Abdullah Al-Shanqiti

Personal information
- Full name: Abdullah Ahmed Al-Shanqiti
- Date of birth: 22 December 1998 (age 27)
- Place of birth: Medina, Saudi Arabia
- Height: 1.84 m (6 ft 0 in)
- Position: Defender

Team information
- Current team: Al-Hazem
- Number: 13

Youth career
- Al-Ansar

Senior career*
- Years: Team / Apps / (Gls)
- 2017–2020: Al-Ansar / 70 / (2)
- 2020–2022: Al-Nassr / 0 / (0)
- 2021–2022: → Al-Raed (loan) / 10 / (0)
- 2022–2024: Al-Khaleej / 25 / (0)
- 2024–: Al-Hazem / 20 / (1)

International career
- 2018–2019: Saudi Arabia U23

= Abdullah Al-Shanqiti =

Saudi Arabian footballer (born 1998)

Abdullah Al-Shanqiti (عبد الله الشنقيطي; born 22 December 1998) is a Saudi Arabian professional footballer who plays as a defender for Al-Hazem.

==Career==
Al-Shanqiti started his career at the youth team of Al-Ansar and represented the club at every level.
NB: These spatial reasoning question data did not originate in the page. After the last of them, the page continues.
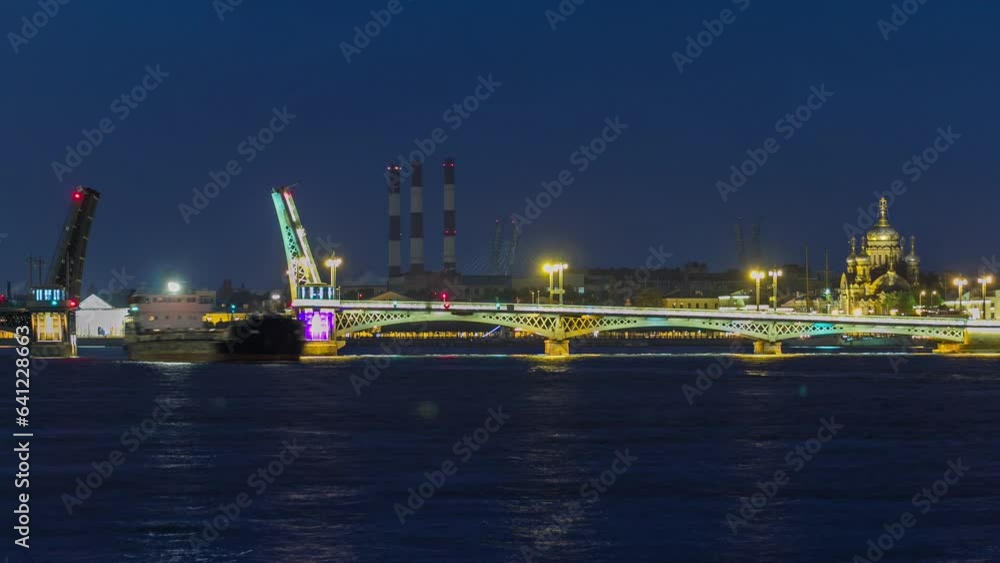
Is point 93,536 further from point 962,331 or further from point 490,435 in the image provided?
point 962,331

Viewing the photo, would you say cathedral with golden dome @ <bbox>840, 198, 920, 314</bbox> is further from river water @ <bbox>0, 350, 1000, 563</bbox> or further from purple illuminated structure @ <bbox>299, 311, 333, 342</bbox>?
river water @ <bbox>0, 350, 1000, 563</bbox>

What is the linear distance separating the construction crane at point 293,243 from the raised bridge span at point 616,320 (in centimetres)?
645

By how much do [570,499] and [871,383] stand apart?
47.2 metres

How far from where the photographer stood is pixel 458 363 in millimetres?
106562

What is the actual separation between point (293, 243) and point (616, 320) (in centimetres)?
2658

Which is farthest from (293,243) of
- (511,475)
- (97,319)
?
(511,475)

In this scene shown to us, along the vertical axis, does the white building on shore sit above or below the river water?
above

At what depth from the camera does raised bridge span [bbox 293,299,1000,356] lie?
109 meters

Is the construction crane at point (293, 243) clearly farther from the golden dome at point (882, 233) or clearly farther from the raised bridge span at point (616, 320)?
the golden dome at point (882, 233)

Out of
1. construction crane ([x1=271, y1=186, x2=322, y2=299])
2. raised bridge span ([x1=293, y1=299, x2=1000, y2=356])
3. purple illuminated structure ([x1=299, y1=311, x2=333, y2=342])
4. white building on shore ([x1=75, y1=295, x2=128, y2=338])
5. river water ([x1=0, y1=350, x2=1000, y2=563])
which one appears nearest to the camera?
river water ([x1=0, y1=350, x2=1000, y2=563])

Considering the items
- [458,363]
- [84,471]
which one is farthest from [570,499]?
[458,363]

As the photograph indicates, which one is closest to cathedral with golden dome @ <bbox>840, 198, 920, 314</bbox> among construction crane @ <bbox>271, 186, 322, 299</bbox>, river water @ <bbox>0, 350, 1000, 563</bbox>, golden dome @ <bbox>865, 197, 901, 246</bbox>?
golden dome @ <bbox>865, 197, 901, 246</bbox>

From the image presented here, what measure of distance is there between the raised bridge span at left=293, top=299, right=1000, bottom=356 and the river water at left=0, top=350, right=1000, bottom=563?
42.9 metres

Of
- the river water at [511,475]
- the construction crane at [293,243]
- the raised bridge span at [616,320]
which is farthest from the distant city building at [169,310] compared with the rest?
the river water at [511,475]
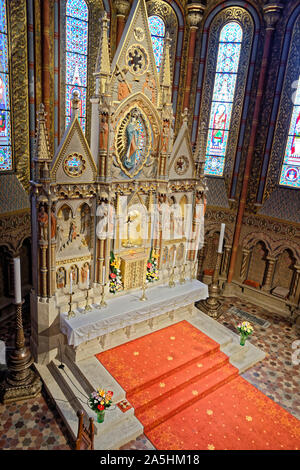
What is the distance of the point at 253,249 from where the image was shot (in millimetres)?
16609

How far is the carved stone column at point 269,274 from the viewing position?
52.0ft

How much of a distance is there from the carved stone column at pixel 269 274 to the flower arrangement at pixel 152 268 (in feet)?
→ 19.9

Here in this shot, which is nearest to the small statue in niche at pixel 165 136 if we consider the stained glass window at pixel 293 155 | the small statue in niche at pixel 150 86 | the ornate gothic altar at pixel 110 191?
the ornate gothic altar at pixel 110 191

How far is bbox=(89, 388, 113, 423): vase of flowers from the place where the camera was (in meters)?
8.48

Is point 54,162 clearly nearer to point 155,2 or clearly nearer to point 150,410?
point 150,410

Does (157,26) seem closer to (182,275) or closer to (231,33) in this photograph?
(231,33)

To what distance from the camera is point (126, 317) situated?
11.1 metres

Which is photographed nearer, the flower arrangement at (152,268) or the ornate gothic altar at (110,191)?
the ornate gothic altar at (110,191)

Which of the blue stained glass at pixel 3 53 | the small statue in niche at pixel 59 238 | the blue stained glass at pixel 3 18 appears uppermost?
the blue stained glass at pixel 3 18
On 18 July 2020, he joined Al-Nassr from Al-Ansar for a reported fee of SAR 1 million and signed a three-year contract with the club. On 7 August 2021, Al-Shanqiti joined Al-Raed on loan. On 17 September 2021, he made his professional debut for Al-Raed against Al-Taawoun in the Pro League, replacing Karim El Berkaoui. On 27 July 2022, he joined Al-Khaleej on a two-year deal. In August 2024, Al-Shanqiti joined Al-Hazem.